Pour insister sur les errements français, la Cour rappelle à maintes reprises le succès de la Grande-Bretagne dans sa lutte contre le tabagisme. Des objectifs ambitieux de réduction de la consommation y ont été fixés, et les moyens de les atteindre (contrôles, soutien du sevrage...) ont été octroyés. La prévalence y a été réduite de 10 points, de 30 % à 20 %. Aujourd’hui, il n’y a plus qu’un Anglais sur cinq qui fume, contre un Français sur trois.
La Cour appelle donc à passer « de politiques juxtaposées à une politique renouvelée et coordonnée » pour « modifier en profondeur les comportements ».
■Peu d’efforts de prévention
La comparaison est frappante. Chaque année, ce sont 100millions d’euros qui sont investis dans la prévention du tabagisme, à comparer aux 300 millions pour les aides versées aux buralistes.

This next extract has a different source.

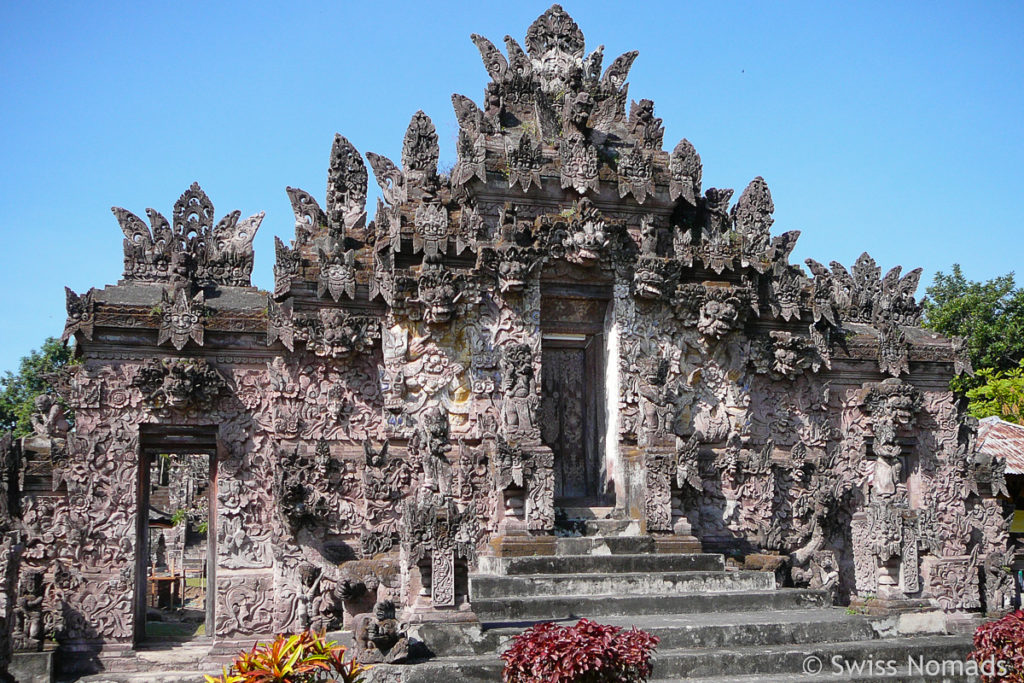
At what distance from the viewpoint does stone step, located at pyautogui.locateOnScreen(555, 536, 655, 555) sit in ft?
43.4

Or « fumer tue », et « trop de Français ignorent à quel point », devait insister M. Migaud. Selon un sondage IFOP commandé pour l’évaluation, une personne sur quatre sous-estime la proportion de décès liés au tabac. La modestie des moyens de communication attribués au tabagisme est en cause : les budgets consacrés à la sécurité routière (4000 morts par an) sont dix fois supérieurs à ceux dédiés au tabagisme (73000 morts).
■Soutien faible au décrochage
Alors qu’il est particulièrement difficile de décrocher du tabac, les magistrats estiment que les Français sont mal accompagnés. Les outils d’aide au sevrage comme les consultations spécialisées sont mal identifiés. La prise en charge par l’assurance-maladie des substituts nicotiniques fait l’objet d’une expérimentation limitée et hésitante. Elle recommande donc la prise en charge du sevrage, particulièrement pour des groupes ciblés.

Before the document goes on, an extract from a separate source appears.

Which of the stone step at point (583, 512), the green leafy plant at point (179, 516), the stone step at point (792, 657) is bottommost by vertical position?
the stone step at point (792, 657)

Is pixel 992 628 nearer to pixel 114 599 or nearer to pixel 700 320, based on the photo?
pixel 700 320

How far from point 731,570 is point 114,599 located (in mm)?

La Cour, d’ailleurs, ne se montre pas tendre avec l’assurance-maladie à laquelle il est aussi reproché de n’avoir pas d’idée précise des coûts du tabagisme pour la Sécu –au minimum 12milliards d’euros, les taxes en rapportant 15. Et regrette que le coût pour la société de ces décès prématurés n’ait jamais été finement évalué. Ces imprécisions ne peuvent que fragiliser la lutte contre le tabagisme en laissant planer l’idée que la contribution des fumeurs à la collectivité par le biais des taxes acquittées serait supérieure aux coûts qu’ils induisent.

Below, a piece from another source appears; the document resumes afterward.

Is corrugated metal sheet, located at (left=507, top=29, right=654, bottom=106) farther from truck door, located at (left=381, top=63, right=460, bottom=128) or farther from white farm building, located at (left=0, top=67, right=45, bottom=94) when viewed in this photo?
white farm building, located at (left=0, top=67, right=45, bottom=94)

La Cour appelle au final à ce que le ministère de la santé reprenne le rôle de coordination de la lutte contre le tabagisme. La majeure partie de ces préconisations sont réclamées depuis des années par les associations, qui rappellent à chaque faible hausse de prix son improbable impact sur la consommation.
Le ministère de la santé, qui a déjà prévu une hausse, mais légère, pour juillet2013, assure que le tabac sera l’une de ses priorités pour la nouvelle loi de santé publique, qu’il promet pour l’an prochain. Elle aurait dû être renouvelée en 2009.